Sembra incredibile, ma talvolta a Roma chi progetta non sa dove progetta
La funivia Villa Bonelli – Eur Magliana (unico possibile valico del Tevere e collegamento tra Metro B, Roma Lido e ferrovia per Fiumicino) non avrà il suo parcheggio di scambio: al suo posto era già prevista un’area di servizio, oggi in costruzione.
Infatti, come si vede bene da Google Maps e dal cartello in loco, il terreno dove era previsto il parcheggio da 210 posti a servizio del terminale di Villa Bonelli, è ora occupato dal cantiere per questa nuova opera: sono già state realizzate le fondazioni della pensilina e una struttura metallica, forse destinata a uffici e locali commerciali. Si nota anche la predisposizione per il serbatoio interrato.
Sembra insomma che l’amministrazione dovrà proprio tornare al tavolo da disegno e modificare il progetto ereditato, individuando un’altra area per il parcheggio di scambio. Sperando peraltro che quella a sud del terminale della funivia sia disponibile, altrimenti saremo di fronte all’ennesima opera zoppa, mal congegnata: la sciagura costante dei nostri trasporti locali.
Non è la prima volta infatti che succede un pasticcio del genere.
Qualcuno ricorderà la vicenda della funivia Casalotti, prevista dal PUMS e poi finanziata. Il parcheggio di scambio della stazione di Collina delle Muse doveva sorgere su un terreno privato, dove è invece spuntato (anche lì) un nuovo distributore di benzina. Per fortuna quella funivia (che non ha mai davvero convinto la maggioranza dei romani), è stata “congelata” dall’attuale amministrazione e quindi in questo caso l’increscioso problema è venuto meno.
Ma emblematica fu anche la querelle sull’estensione della Metro B a Casal Monastero. Assegnato in project financing a un consorzio di imprese, il piano aveva previsto che le spese sostenute dal consorzio per la realizzazione dell’opera fossero compensate con l’assegnazione di alcuni terreni utili a conseguire operazioni immobiliari. Peccato che i terreni fossero destinati ad usi diversi e quindi al momento buono non risultarono disponibili.
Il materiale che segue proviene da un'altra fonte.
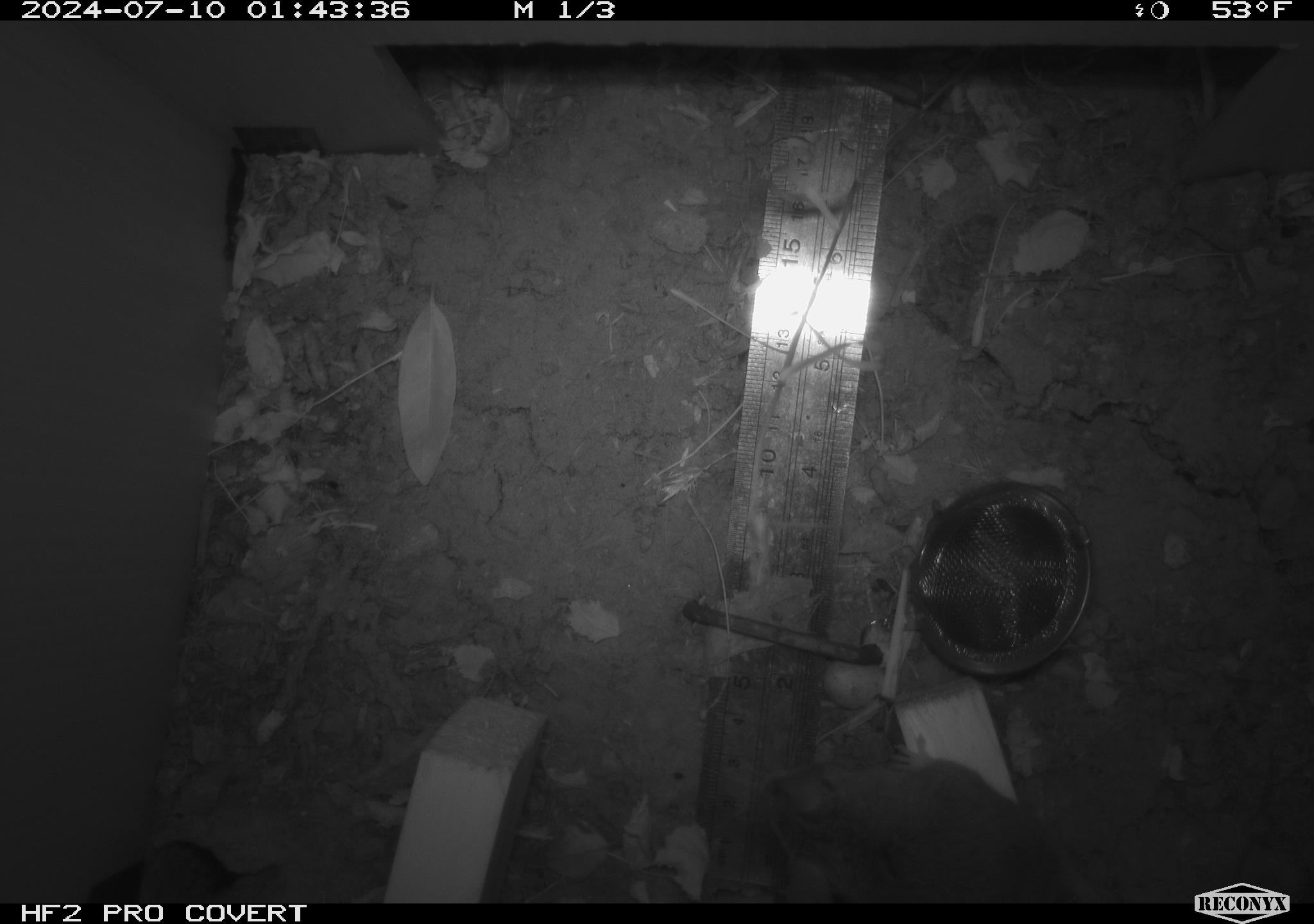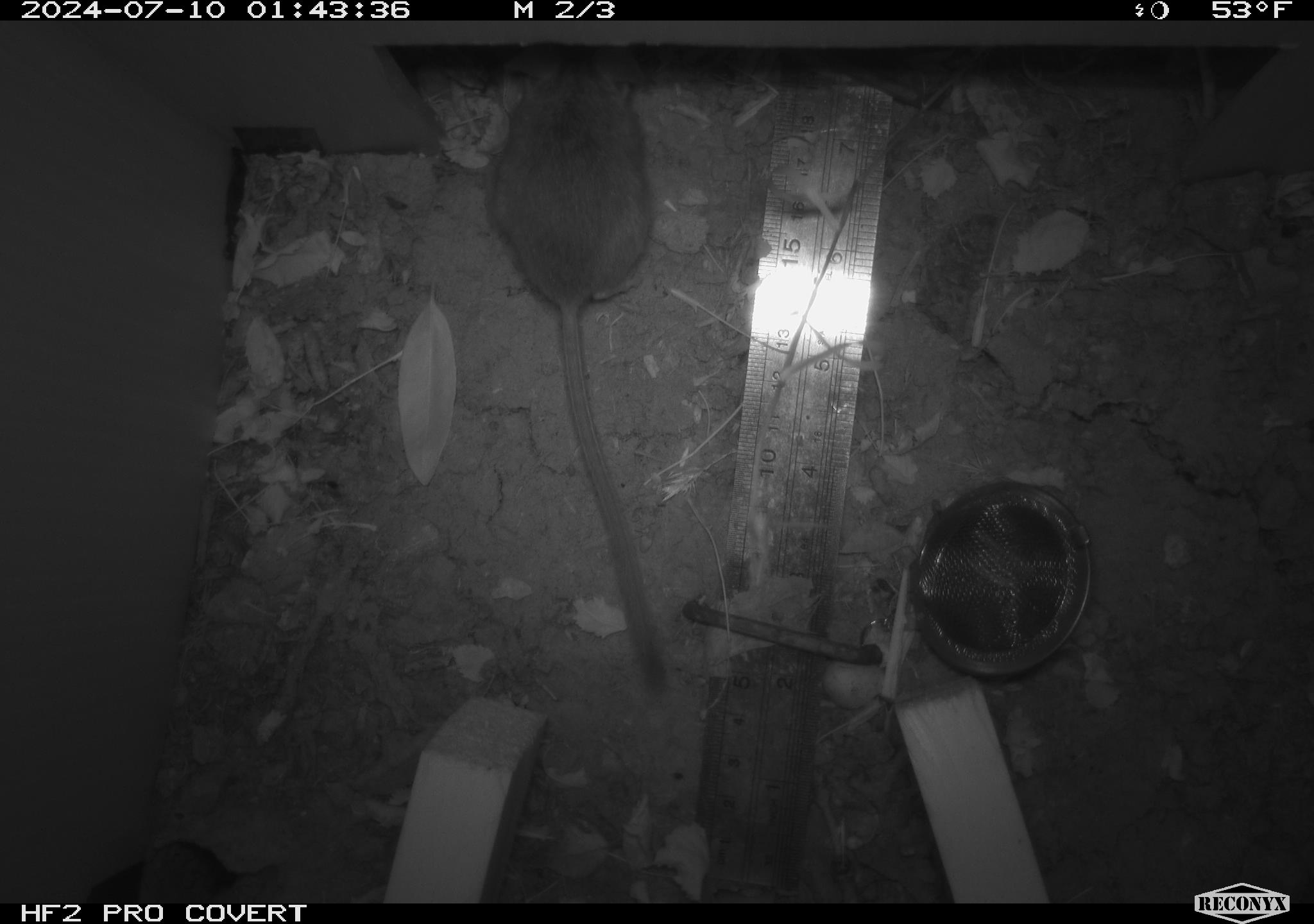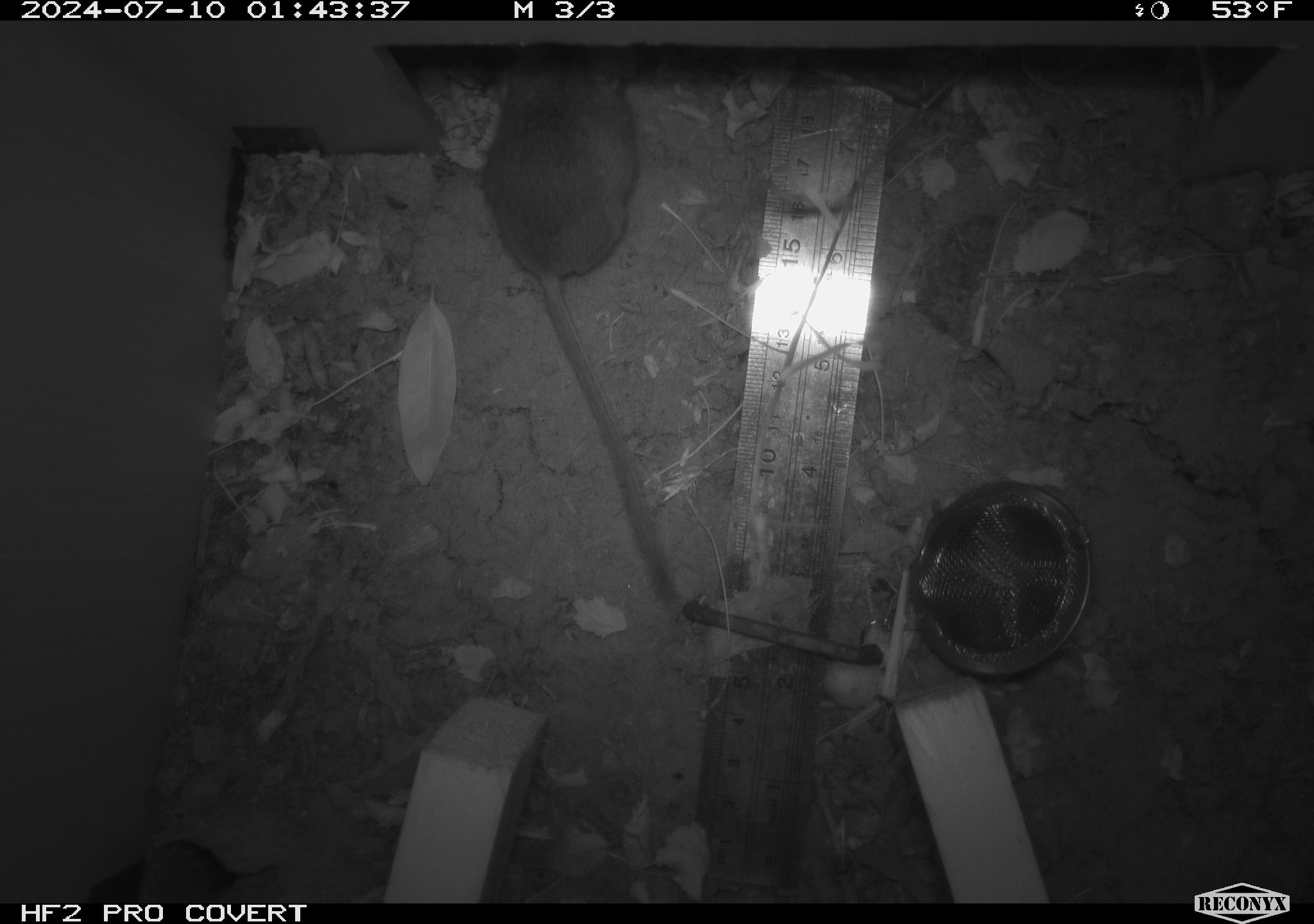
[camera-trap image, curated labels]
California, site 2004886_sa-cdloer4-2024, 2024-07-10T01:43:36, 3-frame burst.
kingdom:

E a nulla valse neppure il tentativo, fallito, di approvare ex post le necessarie varianti urbanistiche. Morale, il consorzio ha chiesto la risoluzione del contratto per inadempienza, con una controversia finita in tribunale.
Quindi, lavori bloccati per anni, oltre alla spada di Damocle di una richiesta risarcitoria di 357 milioni di euro, a fronte di un valore totale delle opere di 556 milioni! Tanti soldi, certo, per uno svarione. Ma quanto costa il danno inferto ai cittadini, per il mancato prolungamento che ancora aspettiamo?
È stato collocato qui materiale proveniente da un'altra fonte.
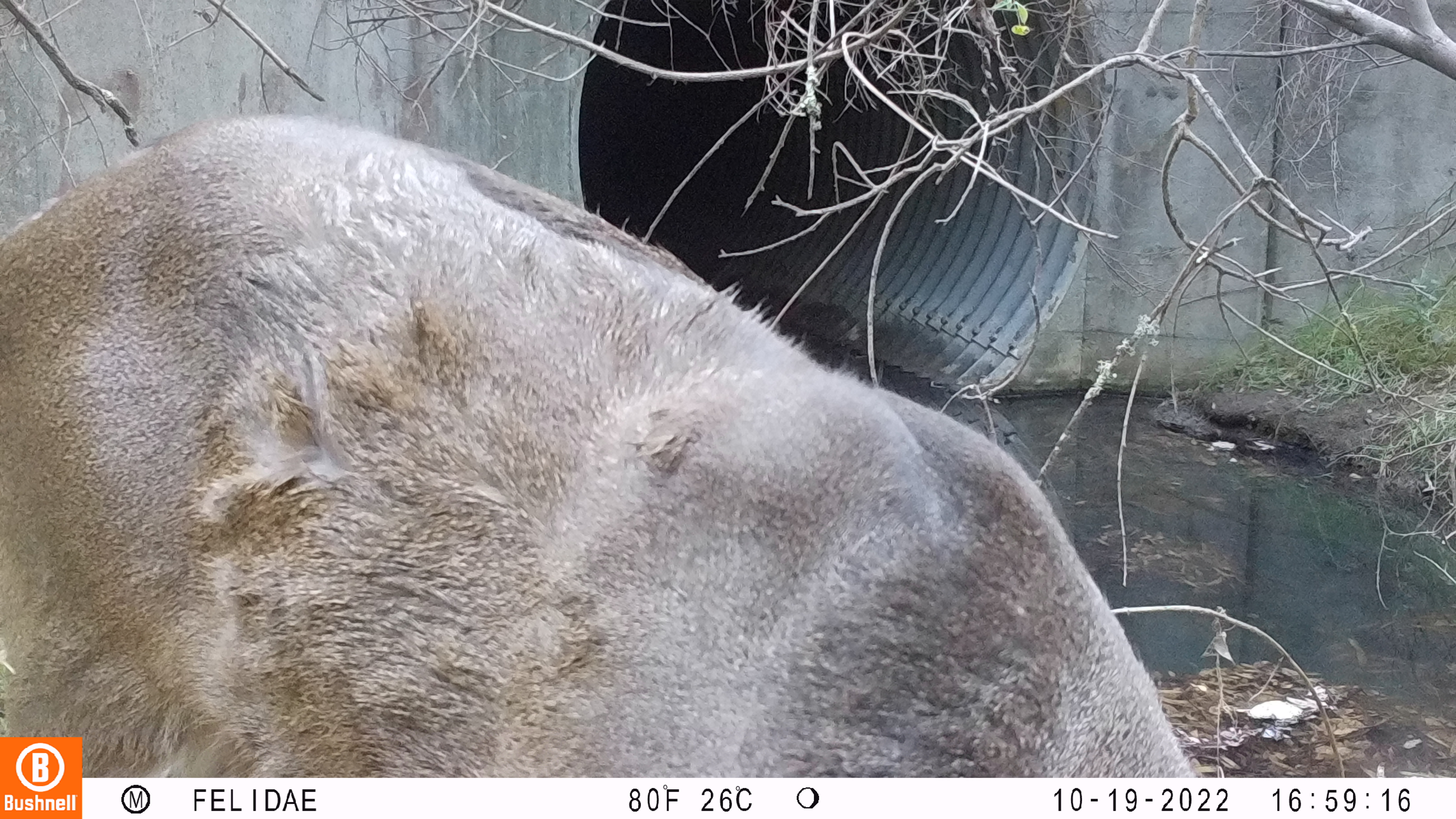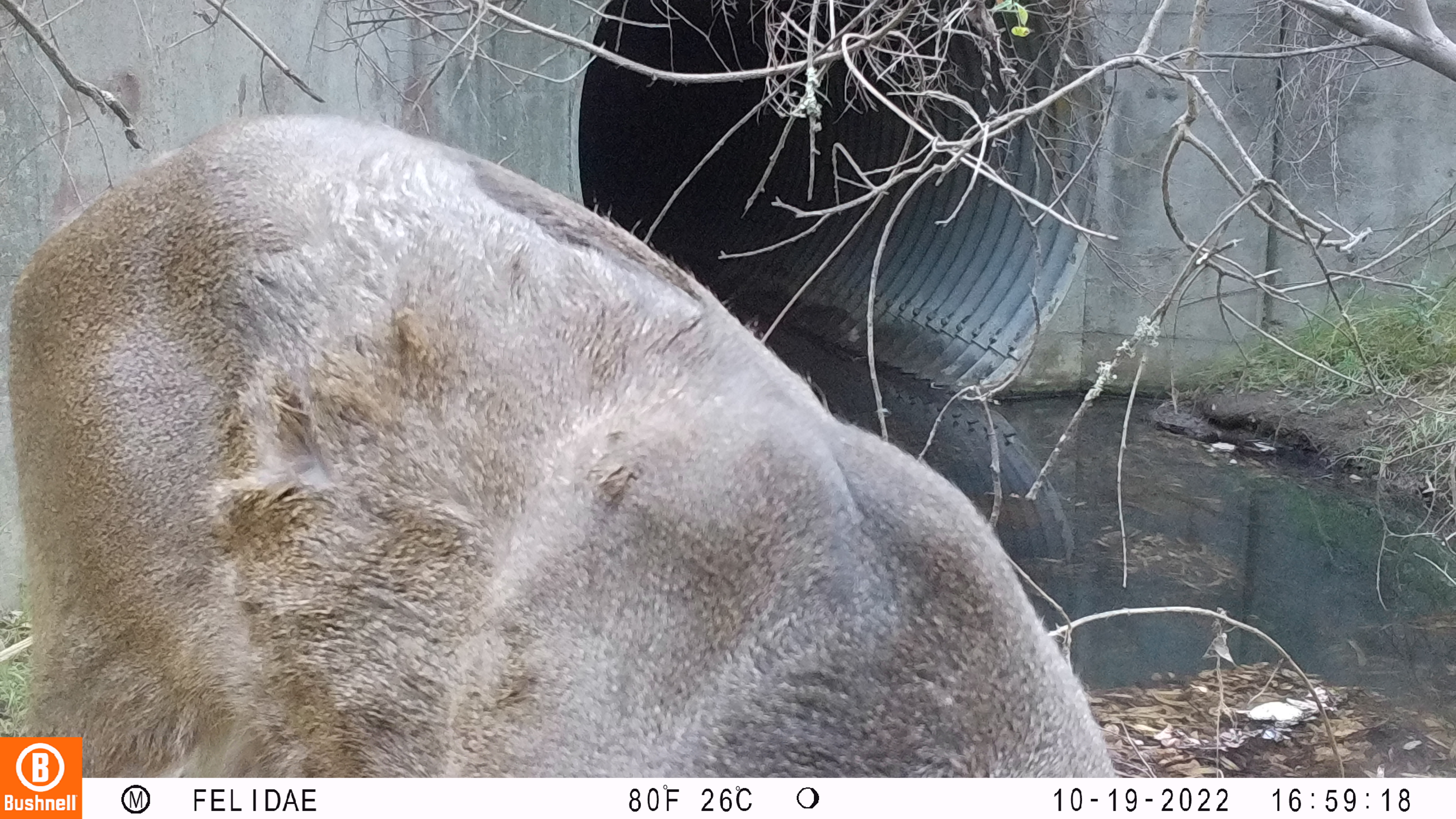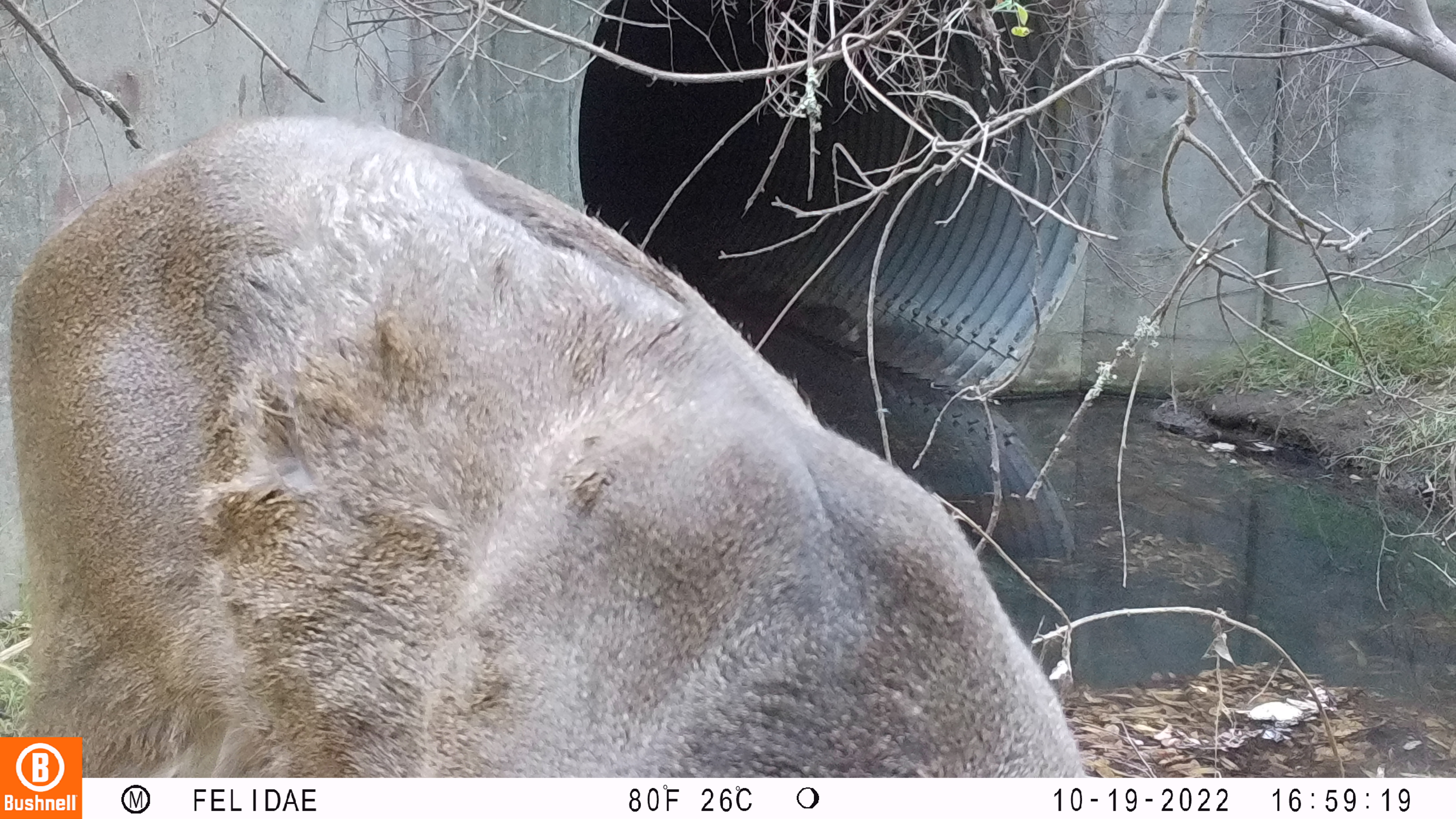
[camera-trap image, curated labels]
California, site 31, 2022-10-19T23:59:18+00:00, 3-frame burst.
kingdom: Animalia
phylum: Chordata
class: Mammalia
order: Artiodactyla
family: Cervidae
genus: Odocoileus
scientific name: Odocoileus hemionus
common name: mule deer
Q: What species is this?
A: Mule deer (Odocoileus hemionus).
Ma c’è di più. Anche la Metro C potrebbe essere interessata da un episodio analogo. Infatti il tracciato della tratta T2, revisionato due anni fa, posiziona la stazione Clodio all’interno dell’area verde compresa tra lo stesso piazzale Clodio, via Teulada e le pendici di Monte Mario. E nei pressi è previsto anche il terminale della funivia di Monte Mario.
Ebbene, quella stessa area è assegnata ai 24.000 m2 di ampliamento della Città Giudiziaria, come da protocollo d’intesa firmato nel 2019 tra il presidente della Regione Zingaretti, la sindaca Raggi e il ministro della Giustizia Bonafede.
Aridànghete. Ma almeno qui siamo ancora in tempo per trovare una sistemazione alternativa per la nuova città giudiziaria, oppure per apportare qualche modifica in sede di progetto definitivo della linea C.
Alla luce di queste ripetute gravi cantonate, viene da chiedersi come sia possibile che gli uffici preposti alla pianificazione e progettazione delle opere di mobilità non parlino con gli uffici dell’Urbanistica (e viceversa). Ci si chiede perché non vengano esercitate le opzioni legate alla pubblica utilità dei terreni prima che ci si possa edificare, e perché vengano concesse licenze su terreni di interesse pubblico.
È evidente che c’è un cortocircuito che si trascina da anni: troppo spesso a Roma la mano destra non sa cosa fa la sinistra e viceversa.
Noi lo diciamo spesso: urbanistica e mobilità sono due facce della stessa medaglia. Sarebbe ora dunque di unificare i due assessorati in un’unica grande struttura: un solo assessore e due vice con rispettive deleghe.
Chissà che una volta tanto, da una stanza all’altra, qualcuno non butti una voce.